SIAM News Blog
Research

The Statistical Formalism of Uncertainty Quantification

Since the launch of the SIAM Activity Group on Uncertainty Quantification in 2010, the applied mathematics community has seen an explosion of interest in the topic. Uncertainty quantification (UQ) considers the uncertainties in both the mathematical modeling of processes and the associated data; it is now recognized as an essential component of math modeling.

In 2019, we reviewed the statistical formalism of UQ [2] that was originally introduced in 2001 [9], including the strengths and weaknesses of the formalism and UQ in general. The implementation of this formalism would provide a “gold standard” for UQ—although some might object to the Bayesian formulation—because it would force us to consider all conceivable uncertainties in a given process. 

A simpler, more easily deployable Monte Carlo approach to UQ is the ensemble approach. This concept is best illustrated by numerical weather prediction (NWP). For more than 30 years, forecasters have used NWP to sample uncertainties in important variables and compute a number of potential weather trajectories (each of which is a member of the ensemble), revising the ensemble every six hours. 

In a sense, statistical formalism and ensemble techniques are actually manifestations of the same idea; given an enormous number of ensemble members and a perfect model, one could reach accountable probabilistic conclusions that are conditioned on current knowledge. In reality, however, operational ensembles tend to have fewer than 100 members, while modern models are imperfect and may contain millions of state variables. Although researchers cannot expect perfect probabilistic conclusions, the ensemble approach provides demonstrably useful information about future real-world weather — even more than 10 days in advance. No approach to UQ can precisely account for structural model error or perform reliably in truly novel conditions, but the coherent deployment of UQ still provides undeniably valuable outcomes. Here, we illustrate the strengths and weaknesses of the statistical formalism and of the ensemble approach to delineate both their successes and remaining challenges. Details about additional approaches to UQ are available in the literature [11].

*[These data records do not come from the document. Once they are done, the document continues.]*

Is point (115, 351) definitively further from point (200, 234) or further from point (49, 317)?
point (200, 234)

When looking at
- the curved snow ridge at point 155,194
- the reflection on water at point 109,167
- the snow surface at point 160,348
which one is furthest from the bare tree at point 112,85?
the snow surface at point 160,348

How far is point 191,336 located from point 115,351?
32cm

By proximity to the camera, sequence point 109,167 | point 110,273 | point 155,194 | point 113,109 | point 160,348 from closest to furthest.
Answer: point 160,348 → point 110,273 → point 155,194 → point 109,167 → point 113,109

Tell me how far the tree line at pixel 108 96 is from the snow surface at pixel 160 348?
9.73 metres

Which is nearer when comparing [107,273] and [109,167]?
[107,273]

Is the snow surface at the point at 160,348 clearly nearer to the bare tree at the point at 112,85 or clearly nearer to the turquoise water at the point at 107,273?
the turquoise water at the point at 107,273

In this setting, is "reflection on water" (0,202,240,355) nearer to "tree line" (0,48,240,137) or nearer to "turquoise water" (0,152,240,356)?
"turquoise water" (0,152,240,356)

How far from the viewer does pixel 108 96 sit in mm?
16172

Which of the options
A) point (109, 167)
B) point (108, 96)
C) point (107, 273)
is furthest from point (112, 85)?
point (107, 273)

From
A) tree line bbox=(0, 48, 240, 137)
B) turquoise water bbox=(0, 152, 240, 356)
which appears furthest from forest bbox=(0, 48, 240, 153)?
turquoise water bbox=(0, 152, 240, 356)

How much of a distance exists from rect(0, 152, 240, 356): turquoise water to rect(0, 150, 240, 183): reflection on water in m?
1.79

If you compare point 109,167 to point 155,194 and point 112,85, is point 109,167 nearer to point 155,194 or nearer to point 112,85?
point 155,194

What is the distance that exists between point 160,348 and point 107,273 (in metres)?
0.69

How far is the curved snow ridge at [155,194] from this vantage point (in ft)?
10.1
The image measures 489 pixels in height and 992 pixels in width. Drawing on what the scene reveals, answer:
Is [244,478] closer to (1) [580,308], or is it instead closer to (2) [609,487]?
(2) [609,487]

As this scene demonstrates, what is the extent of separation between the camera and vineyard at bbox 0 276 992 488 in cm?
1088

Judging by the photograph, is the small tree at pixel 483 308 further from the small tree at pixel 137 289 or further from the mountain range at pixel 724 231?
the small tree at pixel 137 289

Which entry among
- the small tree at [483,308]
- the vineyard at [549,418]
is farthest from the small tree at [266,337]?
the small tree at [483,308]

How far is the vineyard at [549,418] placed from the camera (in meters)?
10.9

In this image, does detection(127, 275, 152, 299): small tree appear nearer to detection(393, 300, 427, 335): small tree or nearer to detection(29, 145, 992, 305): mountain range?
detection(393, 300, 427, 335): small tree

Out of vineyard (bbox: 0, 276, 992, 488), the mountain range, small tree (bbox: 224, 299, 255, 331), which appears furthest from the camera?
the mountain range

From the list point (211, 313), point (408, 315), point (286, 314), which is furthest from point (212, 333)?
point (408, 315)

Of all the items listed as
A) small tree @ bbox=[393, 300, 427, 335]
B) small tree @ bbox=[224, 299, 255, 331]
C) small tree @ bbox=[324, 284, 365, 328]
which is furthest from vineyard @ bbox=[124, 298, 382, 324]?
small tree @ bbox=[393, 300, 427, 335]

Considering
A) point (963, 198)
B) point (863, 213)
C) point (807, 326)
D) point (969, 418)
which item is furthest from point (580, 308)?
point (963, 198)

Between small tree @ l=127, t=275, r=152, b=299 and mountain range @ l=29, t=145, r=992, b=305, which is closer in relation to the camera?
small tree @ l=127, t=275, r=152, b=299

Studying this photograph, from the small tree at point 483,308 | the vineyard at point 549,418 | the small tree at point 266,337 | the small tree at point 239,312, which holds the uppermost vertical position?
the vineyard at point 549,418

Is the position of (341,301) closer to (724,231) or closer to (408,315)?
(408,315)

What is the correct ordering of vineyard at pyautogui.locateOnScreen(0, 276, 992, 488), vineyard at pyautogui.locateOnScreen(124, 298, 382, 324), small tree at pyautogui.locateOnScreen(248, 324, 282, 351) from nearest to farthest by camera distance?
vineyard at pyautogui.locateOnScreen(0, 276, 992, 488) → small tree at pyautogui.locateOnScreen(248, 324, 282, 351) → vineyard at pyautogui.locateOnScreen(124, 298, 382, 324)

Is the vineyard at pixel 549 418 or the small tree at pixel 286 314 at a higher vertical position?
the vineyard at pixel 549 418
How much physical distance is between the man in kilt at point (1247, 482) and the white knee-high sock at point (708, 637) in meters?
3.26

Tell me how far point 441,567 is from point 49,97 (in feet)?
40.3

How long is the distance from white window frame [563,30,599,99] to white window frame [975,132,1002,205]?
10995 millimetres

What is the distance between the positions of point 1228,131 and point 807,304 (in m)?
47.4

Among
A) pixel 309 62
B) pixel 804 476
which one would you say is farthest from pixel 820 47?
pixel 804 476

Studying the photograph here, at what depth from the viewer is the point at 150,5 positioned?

Some of the most fundamental questions in UQ are (i) How can we provide sufficiently reliable uncertainties? and (ii) How can we assess their reliability a priori? While it is admirable to attempt to account for all possible uncertainties, extrapolating UQ applications to situations that are far from the original scenario is a significant challenge. The ensemble method provides useful uncertainty guidance for weather forecasting, but application to other unobserved situations and untested models—as in climate prediction [10, 12]—makes interpretation similarly tough. Addressing these difficulties is a key research goal in UQ.

<strong>Figure 1.</strong> Time series of the forces that impact a vehicle’s suspension system as it passes over two potholes. Vertical lines indicate the reference peak locations at which the curves were registered. <strong>1a.</strong> Seven field runs for the pothole 1 region. <strong>1b.</strong> Seven field runs for the pothole 2 region. <strong>1c.</strong> 65 runs of the computer model at pothole 1. <strong>1d.</strong> 65 runs of the computer models at pothole 2. Figure courtesy of [2].
Figure 1. Time series of the forces that impact a vehicle’s suspension system as it passes over two potholes. Vertical lines indicate the reference peak locations at which the curves were registered. 1a. Seven field runs for the pothole 1 region. 1b. Seven field runs for the pothole 2 region. 1c. 65 runs of the computer model at pothole 1. 1d. 65 runs of the computer models at pothole 2. Figure courtesy of [2].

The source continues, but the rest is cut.